(Dataset entries)
------------------------

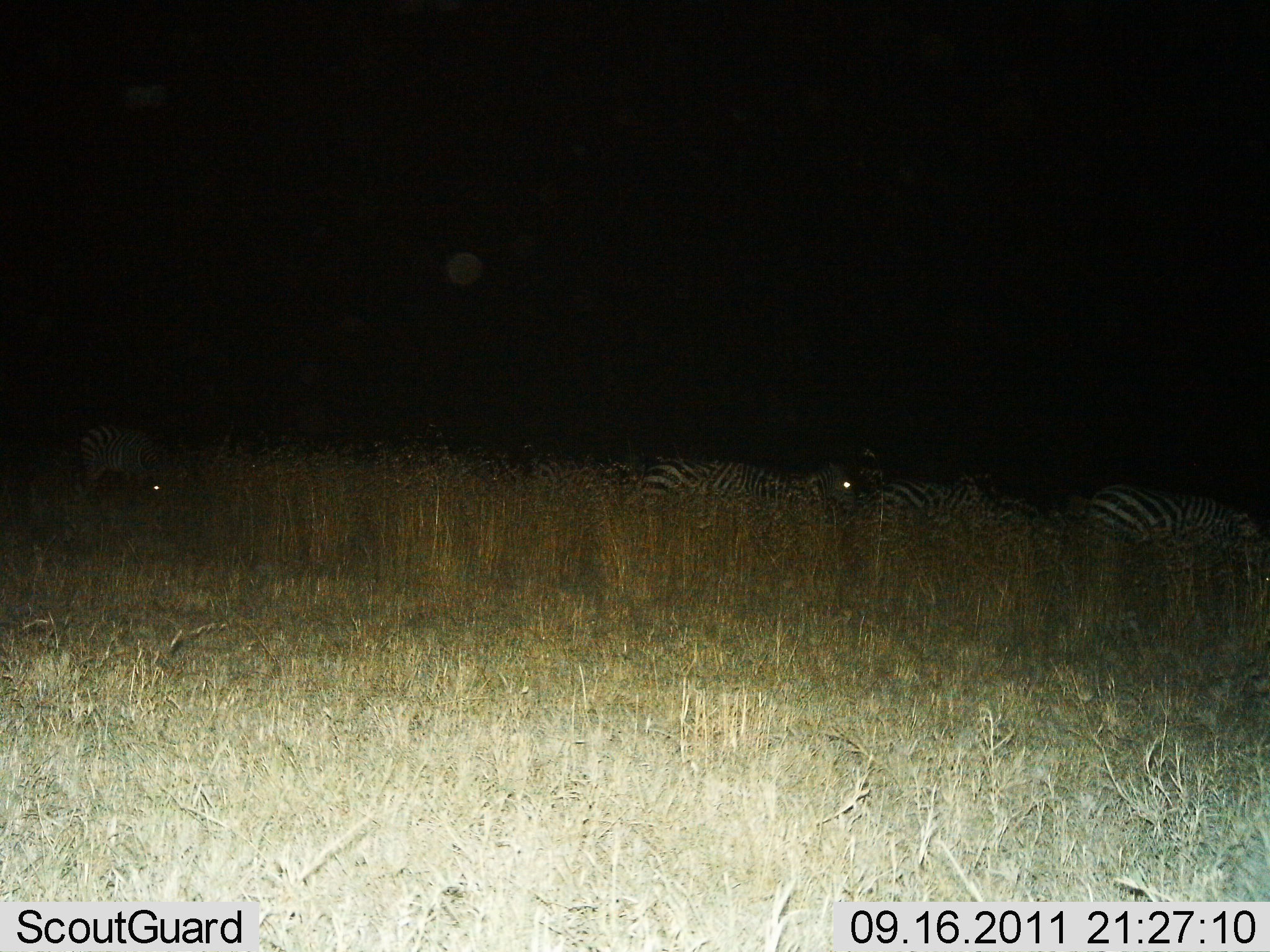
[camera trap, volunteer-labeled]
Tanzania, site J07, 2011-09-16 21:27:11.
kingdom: Animalia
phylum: Chordata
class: Mammalia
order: Perissodactyla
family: Equidae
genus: Equus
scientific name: Equus quagga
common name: plains zebra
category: zebra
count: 4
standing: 38%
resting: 8%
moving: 38%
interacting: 0%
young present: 0%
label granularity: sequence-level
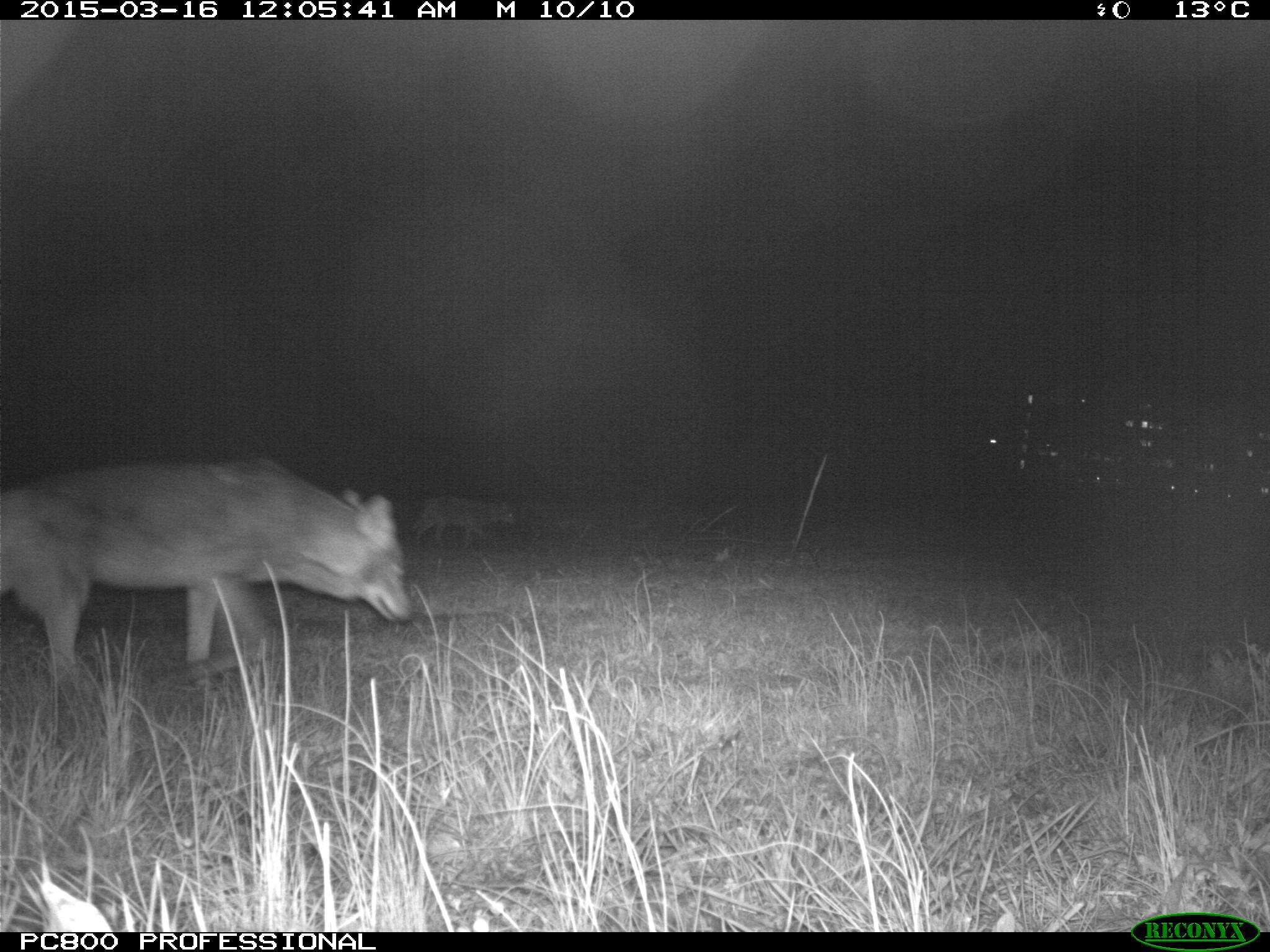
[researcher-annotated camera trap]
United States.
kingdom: Animalia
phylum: Chordata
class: Mammalia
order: Carnivora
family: Canidae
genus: Canis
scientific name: Canis latrans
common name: coyote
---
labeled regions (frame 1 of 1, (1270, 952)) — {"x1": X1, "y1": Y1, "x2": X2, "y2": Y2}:
Coyote: {"x1": 0, "y1": 450, "x2": 419, "y2": 697}; {"x1": 409, "y1": 486, "x2": 528, "y2": 563}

------------------------

_EXERCISE INSTRUCTIONS_:
Return, exactly as they stand, all of the lines above, but not the pictures.

_ANSWER BOX_:
[camera trap, volunteer-labeled]
Tanzania, site J07, 2011-09-16 21:27:11.
kingdom: Animalia
phylum: Chordata
class: Mammalia
order: Perissodactyla
family: Equidae
genus: Equus
scientific name: Equus quagga
common name: plains zebra
category: zebra
count: 4
standing: 38%
resting: 8%
moving: 38%
interacting: 0%
young present: 0%
label granularity: sequence-level
[researcher-annotated camera trap]
United States.
kingdom: Animalia
phylum: Chordata
class: Mammalia
order: Carnivora
family: Canidae
genus: Canis
scientific name: Canis latrans
common name: coyote
---
labeled regions (frame 1 of 1, (1270, 952)) — {"x1": X1, "y1": Y1, "x2": X2, "y2": Y2}:
Coyote: {"x1": 0, "y1": 450, "x2": 419, "y2": 697}; {"x1": 409, "y1": 486, "x2": 528, "y2": 563}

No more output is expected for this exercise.